Lane emphasizes that good strategic planning comes out of good educating and good facilitation. Staff need to give board members a framework, explain the process, and help them understand how the plan can drive success. How are we helping our boards reframe products and programs in the face of evolving technologies and new ways of doing business? How are we encouraging foresight and forecasting?

“Do not just use a consent agenda for your board meetings,” cautions Lane. The real reason to bring your board together is to answer strategic questions.”

Jay likens the board’s role to the front wheel of a bike that must simply provide direction. Committees and staff are the back wheel, providing the operational power to move forward.

Jay also cautions against letting the loudest board member drive the entire strategic planning design. Make the planning experience inclusive of all board members and use a neutral facilitator to drive an informed, evidence-based discussion. Enable different viewpoints and perspectives to be shared so you can ultimately land on a pathway.

It limits agility.

According to Jay, documenting your strategic priorities is not out of harmony with being nimble. A good strategic plan does not lock you into a set of actions. It secures consensus on high-level drivers of success so staff can then explore and find the path forward.

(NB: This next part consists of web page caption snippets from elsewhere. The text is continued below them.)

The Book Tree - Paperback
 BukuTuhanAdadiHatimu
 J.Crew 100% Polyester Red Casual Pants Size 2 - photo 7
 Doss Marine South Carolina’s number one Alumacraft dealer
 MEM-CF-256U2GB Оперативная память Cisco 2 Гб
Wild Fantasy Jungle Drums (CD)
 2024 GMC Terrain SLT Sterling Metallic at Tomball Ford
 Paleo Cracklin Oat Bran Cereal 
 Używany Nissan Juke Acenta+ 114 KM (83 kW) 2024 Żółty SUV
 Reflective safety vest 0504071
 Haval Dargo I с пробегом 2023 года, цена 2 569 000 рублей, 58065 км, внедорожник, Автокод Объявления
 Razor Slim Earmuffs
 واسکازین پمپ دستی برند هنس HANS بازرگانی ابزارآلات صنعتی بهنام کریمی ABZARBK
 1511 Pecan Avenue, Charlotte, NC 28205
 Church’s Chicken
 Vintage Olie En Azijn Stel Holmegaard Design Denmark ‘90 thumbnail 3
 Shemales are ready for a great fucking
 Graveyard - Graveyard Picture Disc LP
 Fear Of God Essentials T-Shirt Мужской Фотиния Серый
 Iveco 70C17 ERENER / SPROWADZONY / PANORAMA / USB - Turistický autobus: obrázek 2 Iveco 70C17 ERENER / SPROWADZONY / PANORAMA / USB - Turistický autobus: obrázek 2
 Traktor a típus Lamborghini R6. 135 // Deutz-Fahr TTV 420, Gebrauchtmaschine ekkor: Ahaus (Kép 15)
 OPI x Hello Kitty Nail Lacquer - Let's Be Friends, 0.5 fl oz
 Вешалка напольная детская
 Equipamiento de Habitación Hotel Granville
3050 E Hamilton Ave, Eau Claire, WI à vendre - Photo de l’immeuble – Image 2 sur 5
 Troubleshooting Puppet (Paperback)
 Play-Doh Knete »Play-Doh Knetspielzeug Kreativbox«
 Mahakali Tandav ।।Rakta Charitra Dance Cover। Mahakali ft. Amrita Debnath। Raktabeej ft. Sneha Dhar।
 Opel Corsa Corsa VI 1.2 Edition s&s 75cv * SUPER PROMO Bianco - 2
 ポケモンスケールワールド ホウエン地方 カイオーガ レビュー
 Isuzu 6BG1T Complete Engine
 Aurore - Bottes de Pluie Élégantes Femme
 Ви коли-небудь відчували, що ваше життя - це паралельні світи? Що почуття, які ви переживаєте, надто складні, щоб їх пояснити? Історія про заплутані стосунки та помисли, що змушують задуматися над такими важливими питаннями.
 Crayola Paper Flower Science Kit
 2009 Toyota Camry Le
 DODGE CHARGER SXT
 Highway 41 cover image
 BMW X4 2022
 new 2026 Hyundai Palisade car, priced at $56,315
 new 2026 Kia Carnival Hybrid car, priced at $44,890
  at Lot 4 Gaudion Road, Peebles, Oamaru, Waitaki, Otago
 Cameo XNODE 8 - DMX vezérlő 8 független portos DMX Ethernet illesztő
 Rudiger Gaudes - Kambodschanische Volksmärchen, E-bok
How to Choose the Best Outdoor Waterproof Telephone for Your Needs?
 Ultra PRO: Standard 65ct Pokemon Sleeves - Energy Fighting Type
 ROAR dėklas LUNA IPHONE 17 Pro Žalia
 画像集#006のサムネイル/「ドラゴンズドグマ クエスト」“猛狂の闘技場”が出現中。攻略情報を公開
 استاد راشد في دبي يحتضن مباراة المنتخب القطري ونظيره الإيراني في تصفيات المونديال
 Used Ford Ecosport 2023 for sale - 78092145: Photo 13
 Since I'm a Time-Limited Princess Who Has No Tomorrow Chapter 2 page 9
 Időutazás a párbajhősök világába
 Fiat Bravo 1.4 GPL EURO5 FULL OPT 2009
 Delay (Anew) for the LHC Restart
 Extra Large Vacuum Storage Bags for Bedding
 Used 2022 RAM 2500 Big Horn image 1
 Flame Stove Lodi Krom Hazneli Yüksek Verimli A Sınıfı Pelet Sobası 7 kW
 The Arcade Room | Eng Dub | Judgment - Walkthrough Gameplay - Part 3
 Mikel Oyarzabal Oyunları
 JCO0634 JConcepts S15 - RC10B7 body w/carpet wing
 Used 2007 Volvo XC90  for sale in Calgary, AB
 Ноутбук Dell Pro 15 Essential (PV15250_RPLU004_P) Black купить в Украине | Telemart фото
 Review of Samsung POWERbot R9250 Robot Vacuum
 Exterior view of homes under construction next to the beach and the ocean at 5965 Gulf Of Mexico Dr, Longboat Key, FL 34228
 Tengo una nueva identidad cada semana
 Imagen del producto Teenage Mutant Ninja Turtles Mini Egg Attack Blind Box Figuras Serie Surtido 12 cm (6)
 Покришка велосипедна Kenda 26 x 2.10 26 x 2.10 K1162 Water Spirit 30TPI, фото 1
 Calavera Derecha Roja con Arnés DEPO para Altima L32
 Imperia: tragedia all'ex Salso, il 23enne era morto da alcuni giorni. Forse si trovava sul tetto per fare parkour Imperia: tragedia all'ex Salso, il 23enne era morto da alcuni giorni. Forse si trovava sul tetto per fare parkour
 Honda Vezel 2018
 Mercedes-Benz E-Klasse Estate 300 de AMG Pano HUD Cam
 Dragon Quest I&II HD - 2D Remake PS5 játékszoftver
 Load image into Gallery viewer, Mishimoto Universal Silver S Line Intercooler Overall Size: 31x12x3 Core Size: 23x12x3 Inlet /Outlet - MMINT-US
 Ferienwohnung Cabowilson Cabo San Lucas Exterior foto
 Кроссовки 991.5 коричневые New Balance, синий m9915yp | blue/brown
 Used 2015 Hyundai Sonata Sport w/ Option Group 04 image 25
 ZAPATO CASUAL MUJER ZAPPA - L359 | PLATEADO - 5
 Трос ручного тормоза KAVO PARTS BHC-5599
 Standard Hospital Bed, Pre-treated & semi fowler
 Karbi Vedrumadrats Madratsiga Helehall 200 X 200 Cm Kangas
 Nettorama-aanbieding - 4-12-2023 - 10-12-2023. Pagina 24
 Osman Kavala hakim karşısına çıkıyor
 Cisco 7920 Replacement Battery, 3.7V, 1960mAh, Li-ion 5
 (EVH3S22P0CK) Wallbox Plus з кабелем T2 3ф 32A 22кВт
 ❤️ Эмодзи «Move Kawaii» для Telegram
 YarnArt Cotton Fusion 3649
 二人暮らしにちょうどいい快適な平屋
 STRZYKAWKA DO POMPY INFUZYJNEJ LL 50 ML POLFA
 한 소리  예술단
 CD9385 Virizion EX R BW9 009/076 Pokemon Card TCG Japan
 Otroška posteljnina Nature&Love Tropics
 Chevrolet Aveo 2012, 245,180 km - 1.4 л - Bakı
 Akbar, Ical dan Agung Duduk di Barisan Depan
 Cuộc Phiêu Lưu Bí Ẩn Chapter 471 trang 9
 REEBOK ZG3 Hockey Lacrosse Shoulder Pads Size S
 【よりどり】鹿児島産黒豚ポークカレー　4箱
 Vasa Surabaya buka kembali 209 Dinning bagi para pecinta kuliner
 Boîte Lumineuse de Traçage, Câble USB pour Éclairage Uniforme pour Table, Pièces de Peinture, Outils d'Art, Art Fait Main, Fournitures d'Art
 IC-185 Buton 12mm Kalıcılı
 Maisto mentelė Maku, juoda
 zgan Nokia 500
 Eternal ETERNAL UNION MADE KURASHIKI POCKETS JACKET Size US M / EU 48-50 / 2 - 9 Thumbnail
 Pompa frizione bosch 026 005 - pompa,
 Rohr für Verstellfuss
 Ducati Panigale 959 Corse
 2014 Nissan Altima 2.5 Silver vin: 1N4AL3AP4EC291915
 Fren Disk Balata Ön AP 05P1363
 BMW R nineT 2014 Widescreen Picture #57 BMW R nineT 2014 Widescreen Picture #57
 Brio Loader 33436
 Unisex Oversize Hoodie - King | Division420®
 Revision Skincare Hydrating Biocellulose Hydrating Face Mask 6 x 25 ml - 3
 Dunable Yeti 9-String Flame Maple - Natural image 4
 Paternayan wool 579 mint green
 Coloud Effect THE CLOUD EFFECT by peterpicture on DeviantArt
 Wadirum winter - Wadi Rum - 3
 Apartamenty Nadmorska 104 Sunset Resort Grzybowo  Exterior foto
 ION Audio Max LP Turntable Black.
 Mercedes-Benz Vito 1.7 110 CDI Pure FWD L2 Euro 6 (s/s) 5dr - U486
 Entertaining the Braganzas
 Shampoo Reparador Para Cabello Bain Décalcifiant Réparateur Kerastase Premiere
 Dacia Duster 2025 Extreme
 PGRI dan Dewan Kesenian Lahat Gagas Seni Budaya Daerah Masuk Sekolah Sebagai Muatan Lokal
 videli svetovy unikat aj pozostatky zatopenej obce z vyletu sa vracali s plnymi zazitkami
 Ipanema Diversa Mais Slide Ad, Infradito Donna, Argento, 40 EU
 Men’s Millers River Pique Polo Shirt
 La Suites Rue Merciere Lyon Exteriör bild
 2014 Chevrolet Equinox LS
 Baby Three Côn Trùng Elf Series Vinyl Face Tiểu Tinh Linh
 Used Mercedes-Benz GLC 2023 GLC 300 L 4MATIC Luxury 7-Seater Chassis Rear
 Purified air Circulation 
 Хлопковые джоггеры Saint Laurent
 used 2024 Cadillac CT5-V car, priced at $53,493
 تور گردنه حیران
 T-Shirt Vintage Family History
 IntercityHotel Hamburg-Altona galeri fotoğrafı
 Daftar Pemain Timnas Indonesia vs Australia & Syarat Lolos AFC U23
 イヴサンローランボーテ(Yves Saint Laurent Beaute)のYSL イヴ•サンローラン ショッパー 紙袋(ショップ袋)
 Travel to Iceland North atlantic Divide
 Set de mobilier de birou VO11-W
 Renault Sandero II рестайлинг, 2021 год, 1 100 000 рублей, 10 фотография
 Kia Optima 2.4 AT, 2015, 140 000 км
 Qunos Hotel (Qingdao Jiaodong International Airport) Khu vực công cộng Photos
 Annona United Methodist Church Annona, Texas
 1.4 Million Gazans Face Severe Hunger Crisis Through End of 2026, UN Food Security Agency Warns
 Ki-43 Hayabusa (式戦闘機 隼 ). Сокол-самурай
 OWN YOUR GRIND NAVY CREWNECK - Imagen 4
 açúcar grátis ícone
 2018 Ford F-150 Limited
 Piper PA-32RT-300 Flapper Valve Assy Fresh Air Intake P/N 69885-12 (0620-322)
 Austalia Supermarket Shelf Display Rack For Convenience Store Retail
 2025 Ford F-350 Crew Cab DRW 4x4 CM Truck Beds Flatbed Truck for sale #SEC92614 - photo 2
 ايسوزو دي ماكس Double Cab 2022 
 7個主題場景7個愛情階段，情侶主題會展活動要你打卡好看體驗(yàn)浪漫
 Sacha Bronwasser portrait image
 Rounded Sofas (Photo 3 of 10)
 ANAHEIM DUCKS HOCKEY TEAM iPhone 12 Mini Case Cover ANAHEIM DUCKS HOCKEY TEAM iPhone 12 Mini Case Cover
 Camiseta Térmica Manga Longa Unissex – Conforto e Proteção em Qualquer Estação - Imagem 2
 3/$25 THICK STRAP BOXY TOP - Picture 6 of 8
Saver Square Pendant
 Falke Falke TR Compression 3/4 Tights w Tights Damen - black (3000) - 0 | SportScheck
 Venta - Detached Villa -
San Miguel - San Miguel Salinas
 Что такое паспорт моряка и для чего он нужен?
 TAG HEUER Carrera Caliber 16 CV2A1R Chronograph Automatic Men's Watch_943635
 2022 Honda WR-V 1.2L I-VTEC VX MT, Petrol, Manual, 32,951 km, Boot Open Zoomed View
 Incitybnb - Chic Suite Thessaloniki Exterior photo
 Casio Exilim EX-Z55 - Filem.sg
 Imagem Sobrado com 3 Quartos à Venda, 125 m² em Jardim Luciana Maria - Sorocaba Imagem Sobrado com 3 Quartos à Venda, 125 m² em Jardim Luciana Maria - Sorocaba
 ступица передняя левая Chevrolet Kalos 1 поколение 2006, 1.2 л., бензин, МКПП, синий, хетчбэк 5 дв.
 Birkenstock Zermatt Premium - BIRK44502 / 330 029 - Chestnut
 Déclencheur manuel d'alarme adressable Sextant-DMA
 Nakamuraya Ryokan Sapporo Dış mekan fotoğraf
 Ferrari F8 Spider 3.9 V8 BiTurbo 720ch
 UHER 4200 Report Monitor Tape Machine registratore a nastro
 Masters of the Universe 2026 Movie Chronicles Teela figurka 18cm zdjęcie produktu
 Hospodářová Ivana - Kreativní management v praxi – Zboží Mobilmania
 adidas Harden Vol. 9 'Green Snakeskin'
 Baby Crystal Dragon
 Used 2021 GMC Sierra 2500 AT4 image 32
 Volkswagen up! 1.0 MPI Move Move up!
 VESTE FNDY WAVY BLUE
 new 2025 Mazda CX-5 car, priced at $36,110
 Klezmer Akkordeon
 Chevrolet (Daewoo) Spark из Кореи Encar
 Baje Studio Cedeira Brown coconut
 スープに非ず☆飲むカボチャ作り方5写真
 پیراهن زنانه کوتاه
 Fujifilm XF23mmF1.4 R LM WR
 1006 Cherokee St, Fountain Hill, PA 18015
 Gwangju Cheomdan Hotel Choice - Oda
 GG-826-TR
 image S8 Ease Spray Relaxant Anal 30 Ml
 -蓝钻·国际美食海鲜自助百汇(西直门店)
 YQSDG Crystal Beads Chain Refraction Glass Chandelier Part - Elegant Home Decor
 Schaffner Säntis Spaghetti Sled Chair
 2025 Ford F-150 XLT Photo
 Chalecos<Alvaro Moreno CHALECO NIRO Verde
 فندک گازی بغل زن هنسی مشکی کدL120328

ACEr Andrew Goldman says he’s seen value in the “1, 3, 5” year model of strategic planning. “5s don’t change very much. 3s are things you want to get done. 1s are what you can get done in the near term.” He also recommends building in a thoughtful process to amend the strategic plan as needed.

If the strategic plan is built at the headline level, the goals and objectives provide a fair amount of latitude on what gets done in 1, 3, or 5 year horizons. Associations must commit to an intentional process to marry high-level aspirations with the undergirding essentials to pursue the strategy such as budgets, staffing, and departmental plans. This “how” of pursuing strategy has a much more rapid cadence — annual, quarterly, even monthly — and offers flexibility, says Jay.

You can build more credibility with board if staff are honest and pragmatic about admitting what’s working and what’s not, says Lane. Explain what you did, suggest why it did not work, and propose solutions and alternatives.

It is not possible to measure real success.

Jay opines that while strategic design and delivery are quite evolved in associations, tracking and reporting are underdeveloped areas with substandard approaches. There is no convention or consensus on what to measure and how. Gauging impact on mission is complex and causes many to retreat.

ACEr Michael Butera says, “Resistance to measurement is a flaw in the strategic planning process. Board and staff are often at odds on what to measure.”

Talk to your board about what outcomes they wish to see and document them clearly, advices Jay. Then take metrics development out of the board meeting. Keep the metrics slim, easy to measure, and easy to understand.

ACErs agree that qualitative metrics are as important as quantitative metrics. We need to go beyond email open rates, event participation, web traffic, and the number of Twitter followers to measure real impact. Measuring impact in areas such as advocacy and public education requires deep dive conversations, and a definition of stakeholders that is broader than members and committees.

ACEr Dennis Sadler explains that he used the RICE (Reach, Impact, Confidence, Effort) performance measurement method to sunset programs at his association by moving people from emotional to rational decision making. RICE helped them consider the data to back up difficult conversations and see how resources could be repurposed for greater gain.

Lane says that at smaller associations, where board members are very involved in operations, encouraging them to set metrics is one way to help them let go. Metrics development can help evolve the thought process to be more strategic.

Ultimately, says Lane, “Build strong relationships so you can have honest conversations. And back the honesty up with data so board understands where we are and where we need more support.”